The article is of course available online for anyone who knows what an Internet is. It's linked here. Buzzfeed, playing Chinese whispers, makes a number of small but critical errors in its coverage of the incident, claiming this is "...the first time UAE authorities had tried to censor an NYT story."

Except it wasn't any 'authority'. The Khaleej Times reprints the NYT and the decision was clearly theirs. The NYT's own letter to subscribers makes it clear that Khaleej Times "deemed it too sensitive". Not the National Media Council, which would have been the censoring body if authority was to come into play.

The move, a muckle-headed one on KT's part if you don't mind me saying so, does the UAE a disservice. The story needed to be aired locally, the attempt to suppress it was clearly futile and did more damage to the country's reputation than letting the piece run would have caused.

+++

**DIRECTIONS:**
1. Reproduce the listing from the line with "Q: What is the last note (pitch and octave)?" up to and including the last line of the listing, leaving out the pictures.
2. Continue the post about the Khaleej Times declining to run a New York Times story, starting after its final sentence.

A sequence of records

+++

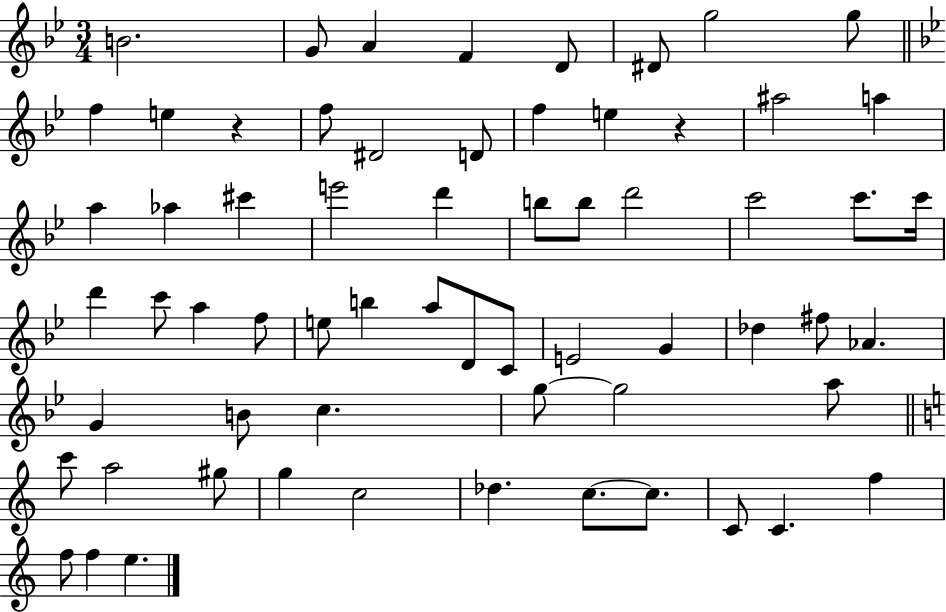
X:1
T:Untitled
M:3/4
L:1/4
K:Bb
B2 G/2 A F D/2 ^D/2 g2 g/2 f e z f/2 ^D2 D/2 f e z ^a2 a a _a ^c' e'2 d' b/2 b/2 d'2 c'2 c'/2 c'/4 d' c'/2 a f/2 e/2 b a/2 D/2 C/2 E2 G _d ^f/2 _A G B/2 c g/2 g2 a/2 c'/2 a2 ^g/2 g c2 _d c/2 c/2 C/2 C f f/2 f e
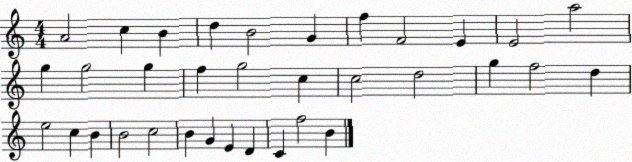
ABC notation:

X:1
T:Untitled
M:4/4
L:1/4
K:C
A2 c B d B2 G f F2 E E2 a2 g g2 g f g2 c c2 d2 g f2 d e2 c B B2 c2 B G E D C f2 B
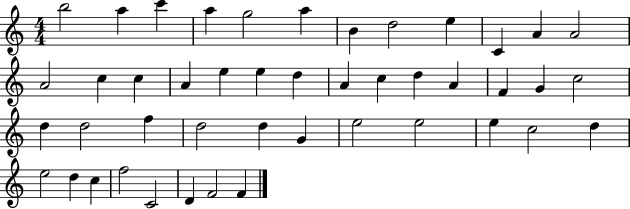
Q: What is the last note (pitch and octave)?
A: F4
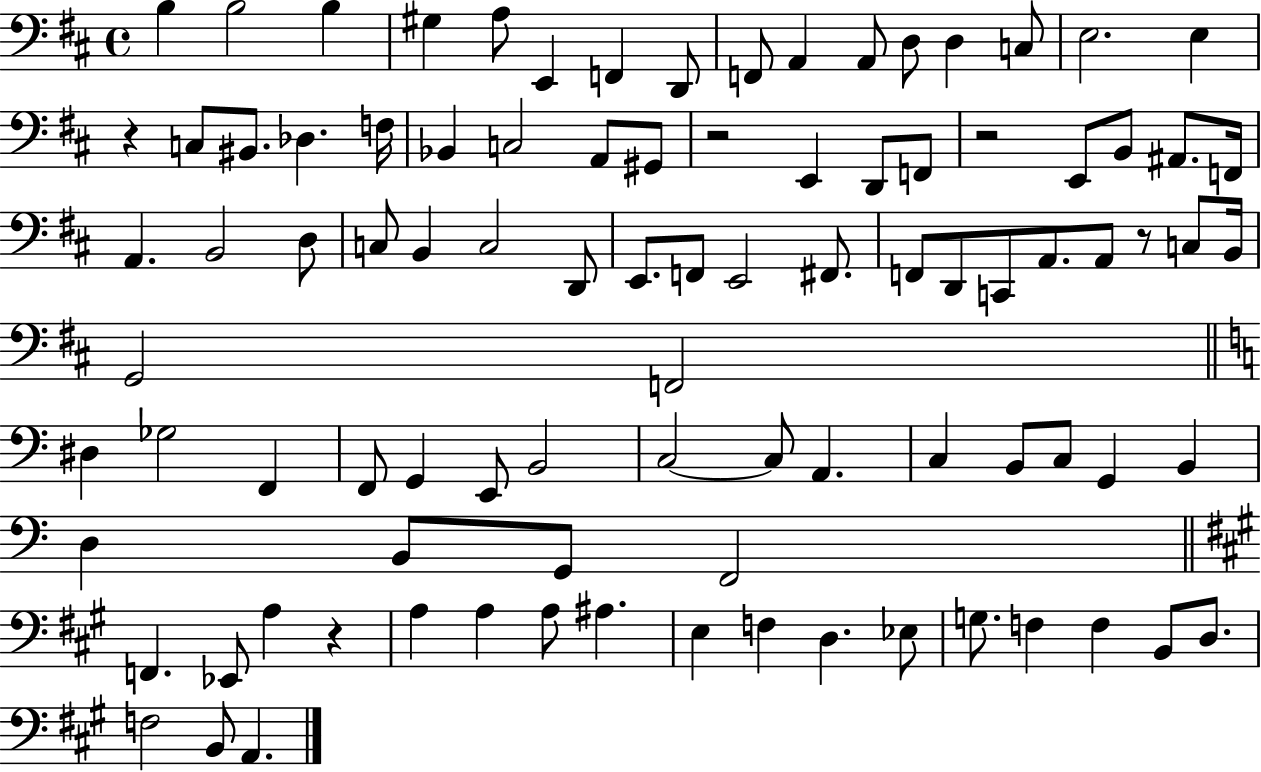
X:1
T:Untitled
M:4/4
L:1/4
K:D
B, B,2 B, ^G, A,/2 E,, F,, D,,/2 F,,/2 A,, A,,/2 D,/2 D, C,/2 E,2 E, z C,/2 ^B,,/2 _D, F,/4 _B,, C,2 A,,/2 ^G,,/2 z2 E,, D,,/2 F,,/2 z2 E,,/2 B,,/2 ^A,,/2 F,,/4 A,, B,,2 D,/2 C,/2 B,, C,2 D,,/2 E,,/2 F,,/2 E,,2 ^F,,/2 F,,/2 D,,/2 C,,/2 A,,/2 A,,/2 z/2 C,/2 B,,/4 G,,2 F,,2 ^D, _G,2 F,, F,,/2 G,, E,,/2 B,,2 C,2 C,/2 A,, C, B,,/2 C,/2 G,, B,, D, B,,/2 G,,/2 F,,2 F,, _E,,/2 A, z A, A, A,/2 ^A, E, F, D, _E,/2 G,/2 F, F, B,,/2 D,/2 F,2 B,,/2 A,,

+++

**EXPECTED ANSWERS:**
1.
Q: What is the last note (pitch and octave)?
A: F4
X:1
T:Untitled
M:4/4
L:1/4
K:D
B, B,2 B, ^G, A,/2 E,, F,, D,,/2 F,,/2 A,, A,,/2 D,/2 D, C,/2 E,2 E, z C,/2 ^B,,/2 _D, F,/4 _B,, C,2 A,,/2 ^G,,/2 z2 E,, D,,/2 F,,/2 z2 E,,/2 B,,/2 ^A,,/2 F,,/4 A,, B,,2 D,/2 C,/2 B,, C,2 D,,/2 E,,/2 F,,/2 E,,2 ^F,,/2 F,,/2 D,,/2 C,,/2 A,,/2 A,,/2 z/2 C,/2 B,,/4 G,,2 F,,2 ^D, _G,2 F,, F,,/2 G,, E,,/2 B,,2 C,2 C,/2 A,, C, B,,/2 C,/2 G,, B,, D, B,,/2 G,,/2 F,,2 F,, _E,,/2 A, z A, A, A,/2 ^A, E, F, D, _E,/2 G,/2 F, F, B,,/2 D,/2 F,2 B,,/2 A,,

2.
I am increasingly frequently enraged by expats acting the censor. They err on the side of caution, fearful for their precious tax-free jobs and then they make fools of us all. We can't talk about that, best avoid this. The whispered, winked conversations are infuriating. It's the politics of the playground, my dad's bigger than yours. "I'm, let us say, close to those in authority and I don't mind telling you this wouldn't play well," says Sam Cheeseman as he stamps his mark on the commentary which actually doesn't 'cross' any 'line' as we know it.

The National Media Council has read, and passed for publication, two of my three serious Middle East based novels. I subsequently chose to take content out because I thought it unnecessarily offensive - my choice and decision entirely and not based on fear of my position here but purely on my judgement of the fine line between what is necessary to make a story 'play' and be realistic and what would annoy or cause offence to my readers. The 'C' word, for instance, I eventually chose not to use because I know women who find it highly offensive and the story lived on just dandy without it. The NMC left it in, I took it out.

The NMC has not asked me to change a word of my books. Not one word. Ever.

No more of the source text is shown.